Я не могу оставить вопроса о смещении сновидений, не упомянув еще об одном удивительном явлении, которое наблюдается при образовании сновидения под влиянием сгущения и смещения. При рассмотрении сгущения мы уже имели возможность познакомиться с таким случаем, когда два скрытых за сновидением представления, имея что-либо общее между собой или какую-нибудь точку соприкосновения, замещаются в сновидении смешанным представлением, в котором более ясная суть соответствует общим, а неясные подробности – частным чертам обоих представлений. Если к этому сгущению присоединяется еще и смещение, то образуется не смешанное представление, а некое общее среднее, которое относится к отдельным элементам так, как в параллелограмме сил составляющие относятся к равнодействующей. Так, например, в одном из моих сновидений речь идет о впрыскивании пропилена. При анализе я прежде всего нахожу в качестве побудителя сновидения незначительное переживание, в котором некоторую роль играет амилен (химический препарат). Пока я еще не могу объяснить смешения амилена с пропиленом. Но к кругу идей того же сновидения относится еще воспоминание о первом посещении Мюнхена, где на меня произвели сильное впечатление Пропилеи. Дальнейший анализ позволяет высказать предположение, что смещение с амилена на пропилен было обусловлено влиянием второго круга идей на первый. Пропилен является, так сказать, средним представлением между амиленом и Пропилеями, и слово это попадает в содержание сновидения в качестве компромисса путем одновременного сгущения и смещения.
При взгляде на эту работу смещения еще настоятельнее, чем при сгущении, чувствуется потребность найти мотивы такой загадочной работы сновидения.
VI
Если то обстоятельство, что мы в содержании сновидения не находим или не узнаем скрытых его мыслей и не догадываемся даже о причинах такого искажения, обусловливается главным образом работой смещения, то другая, более легкая переработка скрытых мыслей приводит нас к обнаружению новой, но уже вполне понятной деятельности работы сновидения. Ближайшие скрытые мысли, обнаруживаемые путем анализа, часто поражают нас своей необычностью: они являются нам не в рациональных словесных формах, которыми наше мышление обыкновенно пользуется, а скорее выражаются символически, посредством сравнений и метафор, как в образном поэтическом языке. Нетрудно найти причину такого рода условности при выражении скрытых мыслей. Сновидение по большей части состоит из зрительных картин (ситуаций); поэтому скрытые мысли должны прежде всего подвергнуться некоторым изменениям, чтобы сделаться годными для такого способа выражения. Если мы представим себе, например, задачу, заключающуюся в том, чтобы заменить фразу из какой-нибудь политической передовицы или из речи в судебном зале рядом картинных изображений, то мы легко поймем, какие изменения вынуждена производить работа сновидения в целях образного представления содержания сновидения.

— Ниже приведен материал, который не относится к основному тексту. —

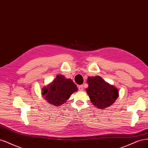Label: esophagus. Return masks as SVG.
Here are the masks:
<instances>
[{
    "label": "esophagus",
    "instance_id": "obj_1",
    "mask_svg": "<svg viewBox=\"0 0 148 148\" xmlns=\"http://www.w3.org/2000/svg\"><path fill=\"white\" fill-rule=\"evenodd\" d=\"M78 89H79V90H80V91H82V90H84L83 85H79V86H78Z\"/></svg>",
    "mask_w": 148,
    "mask_h": 148
}]
</instances>
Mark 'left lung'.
Masks as SVG:
<instances>
[{"mask_svg": "<svg viewBox=\"0 0 148 148\" xmlns=\"http://www.w3.org/2000/svg\"><path fill=\"white\" fill-rule=\"evenodd\" d=\"M87 84L86 91L90 101L100 109L110 106L119 97L117 89L106 83L100 76L89 77Z\"/></svg>", "mask_w": 148, "mask_h": 148, "instance_id": "obj_1", "label": "left lung"}]
</instances>
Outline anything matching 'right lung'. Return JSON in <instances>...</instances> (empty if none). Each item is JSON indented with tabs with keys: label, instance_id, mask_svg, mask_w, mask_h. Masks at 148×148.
Instances as JSON below:
<instances>
[{
	"label": "right lung",
	"instance_id": "add662e5",
	"mask_svg": "<svg viewBox=\"0 0 148 148\" xmlns=\"http://www.w3.org/2000/svg\"><path fill=\"white\" fill-rule=\"evenodd\" d=\"M77 90V87L72 80L59 75L52 83L43 88L42 95L50 104L57 106L66 102Z\"/></svg>",
	"mask_w": 148,
	"mask_h": 148
}]
</instances>
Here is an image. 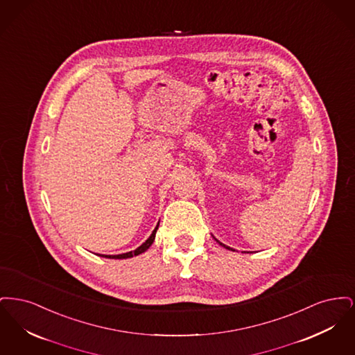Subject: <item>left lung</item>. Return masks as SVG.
Instances as JSON below:
<instances>
[{"label": "left lung", "instance_id": "8db88e82", "mask_svg": "<svg viewBox=\"0 0 355 355\" xmlns=\"http://www.w3.org/2000/svg\"><path fill=\"white\" fill-rule=\"evenodd\" d=\"M216 241H217V242H218V243H220V246H223V248H226V249H227V250H233V249H232V248H229V246H226V245H223V243H220V241H218V239H216ZM233 252H234V250H233Z\"/></svg>", "mask_w": 355, "mask_h": 355}]
</instances>
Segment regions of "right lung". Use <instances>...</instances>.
Wrapping results in <instances>:
<instances>
[{
	"label": "right lung",
	"instance_id": "obj_1",
	"mask_svg": "<svg viewBox=\"0 0 355 355\" xmlns=\"http://www.w3.org/2000/svg\"><path fill=\"white\" fill-rule=\"evenodd\" d=\"M158 226H159V222L157 223V226H155V229L153 230L152 234L150 236L139 246V248H137L133 252H129V253H123L119 254V255H101V257H105V258H114V259H123V258H132V257H135V255H138V254L144 253V252H146L150 246H152L153 242H154V238H155V233H157V229H158Z\"/></svg>",
	"mask_w": 355,
	"mask_h": 355
}]
</instances>
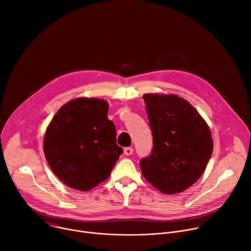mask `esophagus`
<instances>
[{
    "mask_svg": "<svg viewBox=\"0 0 251 251\" xmlns=\"http://www.w3.org/2000/svg\"><path fill=\"white\" fill-rule=\"evenodd\" d=\"M132 153H133V149H132L131 147H127V148L124 149V154H125L126 156H129V155H131Z\"/></svg>",
    "mask_w": 251,
    "mask_h": 251,
    "instance_id": "1",
    "label": "esophagus"
}]
</instances>
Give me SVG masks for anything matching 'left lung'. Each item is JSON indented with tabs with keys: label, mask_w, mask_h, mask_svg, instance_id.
Wrapping results in <instances>:
<instances>
[{
	"label": "left lung",
	"mask_w": 251,
	"mask_h": 251,
	"mask_svg": "<svg viewBox=\"0 0 251 251\" xmlns=\"http://www.w3.org/2000/svg\"><path fill=\"white\" fill-rule=\"evenodd\" d=\"M154 147L140 167L146 180L161 193H182L203 174L213 142L209 127L195 107L175 94L143 95Z\"/></svg>",
	"instance_id": "left-lung-1"
}]
</instances>
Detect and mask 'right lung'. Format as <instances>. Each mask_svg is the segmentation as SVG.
I'll return each instance as SVG.
<instances>
[{"mask_svg": "<svg viewBox=\"0 0 251 251\" xmlns=\"http://www.w3.org/2000/svg\"><path fill=\"white\" fill-rule=\"evenodd\" d=\"M107 113L108 103L103 99L75 98L62 105L49 124L44 152L52 172L67 187L91 190L108 178L122 154Z\"/></svg>", "mask_w": 251, "mask_h": 251, "instance_id": "add662e5", "label": "right lung"}]
</instances>
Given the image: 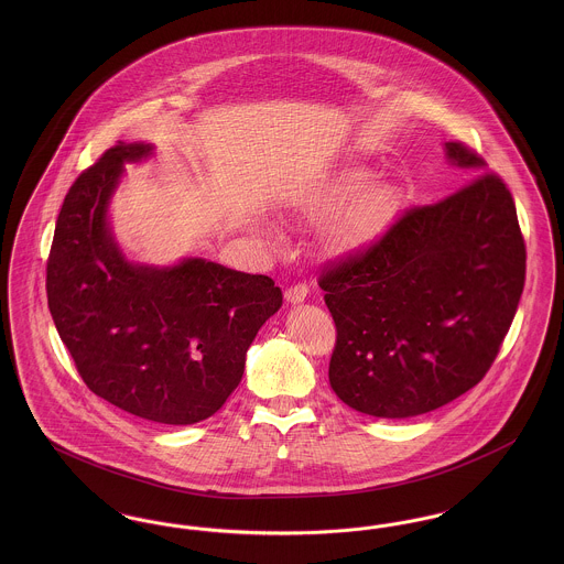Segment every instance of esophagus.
Here are the masks:
<instances>
[{"label":"esophagus","mask_w":564,"mask_h":564,"mask_svg":"<svg viewBox=\"0 0 564 564\" xmlns=\"http://www.w3.org/2000/svg\"><path fill=\"white\" fill-rule=\"evenodd\" d=\"M306 294H308L306 283H294V285H290V288L285 290V300L292 302V304H297V302H304Z\"/></svg>","instance_id":"1"}]
</instances>
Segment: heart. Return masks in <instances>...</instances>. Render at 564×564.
Instances as JSON below:
<instances>
[{
	"instance_id": "obj_1",
	"label": "heart",
	"mask_w": 564,
	"mask_h": 564,
	"mask_svg": "<svg viewBox=\"0 0 564 564\" xmlns=\"http://www.w3.org/2000/svg\"><path fill=\"white\" fill-rule=\"evenodd\" d=\"M400 189L391 182L372 180V171L349 166L338 173L308 203L311 217L336 215L327 237L332 247L349 251L376 239L398 214Z\"/></svg>"
}]
</instances>
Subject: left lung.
Returning <instances> with one entry per match:
<instances>
[{
  "instance_id": "obj_1",
  "label": "left lung",
  "mask_w": 564,
  "mask_h": 564,
  "mask_svg": "<svg viewBox=\"0 0 564 564\" xmlns=\"http://www.w3.org/2000/svg\"><path fill=\"white\" fill-rule=\"evenodd\" d=\"M474 175L440 203L405 209L376 241L319 274L336 323L334 393L357 412L408 419L453 402L490 370L527 274V245L503 180L446 143Z\"/></svg>"
}]
</instances>
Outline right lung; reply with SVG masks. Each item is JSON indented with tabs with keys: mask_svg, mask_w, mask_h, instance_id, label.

Среди психического материала скрытых мыслей обыкновенно встречаются воспоминания о глубоких переживаниях – нередко из раннего детства, запечатлевшихся как ситуации по большей части со зрительным содержанием. Этот элемент скрытых мыслей, действуя как бы в качестве кристаллизационного центра на концентрацию и распределение материала скрытых мыслей, оказывает, где только возможно, определяющее влияние на формирование сновидения. Ситуация сновидения является часто не чем иным, как видоизмененным и усложненным повторением указанного глубокого переживания: сновидение лишь очень редко дает точную и без всяких примесей репродукцию действительных сцен.

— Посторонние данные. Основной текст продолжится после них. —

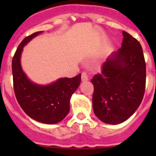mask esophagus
<instances>
[{"instance_id":"obj_1","label":"esophagus","mask_w":156,"mask_h":156,"mask_svg":"<svg viewBox=\"0 0 156 156\" xmlns=\"http://www.w3.org/2000/svg\"><path fill=\"white\" fill-rule=\"evenodd\" d=\"M89 79V76H88L87 73L86 71H83L82 73V80L83 81H87Z\"/></svg>"}]
</instances>
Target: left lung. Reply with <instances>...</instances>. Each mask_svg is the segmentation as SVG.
<instances>
[{"mask_svg": "<svg viewBox=\"0 0 156 156\" xmlns=\"http://www.w3.org/2000/svg\"><path fill=\"white\" fill-rule=\"evenodd\" d=\"M121 48L101 66L91 79L95 116L107 124L123 122L133 115L143 100L146 88V62L140 43L123 31Z\"/></svg>", "mask_w": 156, "mask_h": 156, "instance_id": "1", "label": "left lung"}]
</instances>
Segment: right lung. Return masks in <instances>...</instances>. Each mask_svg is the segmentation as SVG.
<instances>
[{
  "instance_id": "add662e5",
  "label": "right lung",
  "mask_w": 156,
  "mask_h": 156,
  "mask_svg": "<svg viewBox=\"0 0 156 156\" xmlns=\"http://www.w3.org/2000/svg\"><path fill=\"white\" fill-rule=\"evenodd\" d=\"M37 31L21 42L12 60L13 90L23 110L35 121L44 124H56L62 121L69 111V100L81 82V73L72 78H60L49 85L41 86L30 82L23 71L20 63L23 47Z\"/></svg>"
}]
</instances>
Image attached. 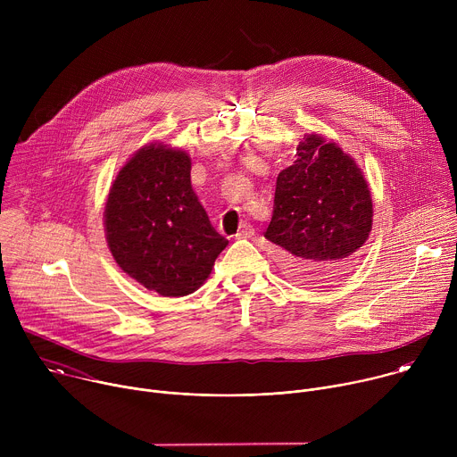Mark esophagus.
Segmentation results:
<instances>
[{
	"label": "esophagus",
	"mask_w": 457,
	"mask_h": 457,
	"mask_svg": "<svg viewBox=\"0 0 457 457\" xmlns=\"http://www.w3.org/2000/svg\"><path fill=\"white\" fill-rule=\"evenodd\" d=\"M254 235V228L249 224V222H245V224H242L240 226V231L235 235L237 238H249V237H253Z\"/></svg>",
	"instance_id": "obj_1"
}]
</instances>
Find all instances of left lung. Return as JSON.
Segmentation results:
<instances>
[{
    "instance_id": "obj_1",
    "label": "left lung",
    "mask_w": 457,
    "mask_h": 457,
    "mask_svg": "<svg viewBox=\"0 0 457 457\" xmlns=\"http://www.w3.org/2000/svg\"><path fill=\"white\" fill-rule=\"evenodd\" d=\"M295 157L277 177L264 237L280 247L284 271L295 282L321 287L349 275L354 253L369 238L370 191L356 162L320 136H305Z\"/></svg>"
}]
</instances>
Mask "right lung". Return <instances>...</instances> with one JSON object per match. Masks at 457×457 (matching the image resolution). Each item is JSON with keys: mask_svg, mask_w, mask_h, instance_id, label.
Returning a JSON list of instances; mask_svg holds the SVG:
<instances>
[{"mask_svg": "<svg viewBox=\"0 0 457 457\" xmlns=\"http://www.w3.org/2000/svg\"><path fill=\"white\" fill-rule=\"evenodd\" d=\"M191 161L164 145L141 148L119 171L104 210L119 268L162 296H186L228 245L191 187Z\"/></svg>", "mask_w": 457, "mask_h": 457, "instance_id": "1", "label": "right lung"}]
</instances>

Но сновидение не состоит исключительно из ситуаций, а содержит также отдельные остатки зрительных образов, речей и даже неизмененных мыслей. Небесполезно, пожалуй, просмотреть теперь вкратце изобразительные средства, которыми располагает работа сновидения для своеобразного выражения скрытых мыслей.
Обнаруживающиеся путем анализа скрытые мысли представляют психический комплекс самого запутанного строения. Части его находятся в самых разнообразных логических отношениях друг к другу: они могут стоять на первом и на последнем плане; могут быть условиями, отступлениями, пояснениями, доказательствами и возражениями; почти всегда рядом с одним направлением мыслей присутствует противоречащее ему обратное течение. Этому материалу свойственны все характерные черты знакомого нам мышления наяву; но чтобы получить сновидение из этого психического материала, необходимо подвергнуть его сгущающей прессовке, внутреннему раздроблению, смещению, которое одновременно создает новые видимости, и наконец – избирательному воздействию со стороны наиболее годных для образования ситуаций составных частей. С учетом генезиса этого материала такой процесс заслуживает названия «регрессии». При переработке психический материал теряет, конечно, скреплявшие его логические связи: работа сновидения как бы берет на себя только обработку фактического содержания скрытых мыслей; так что при толковании сновидения необходимо восстановить связь, уничтоженную работой сновидения.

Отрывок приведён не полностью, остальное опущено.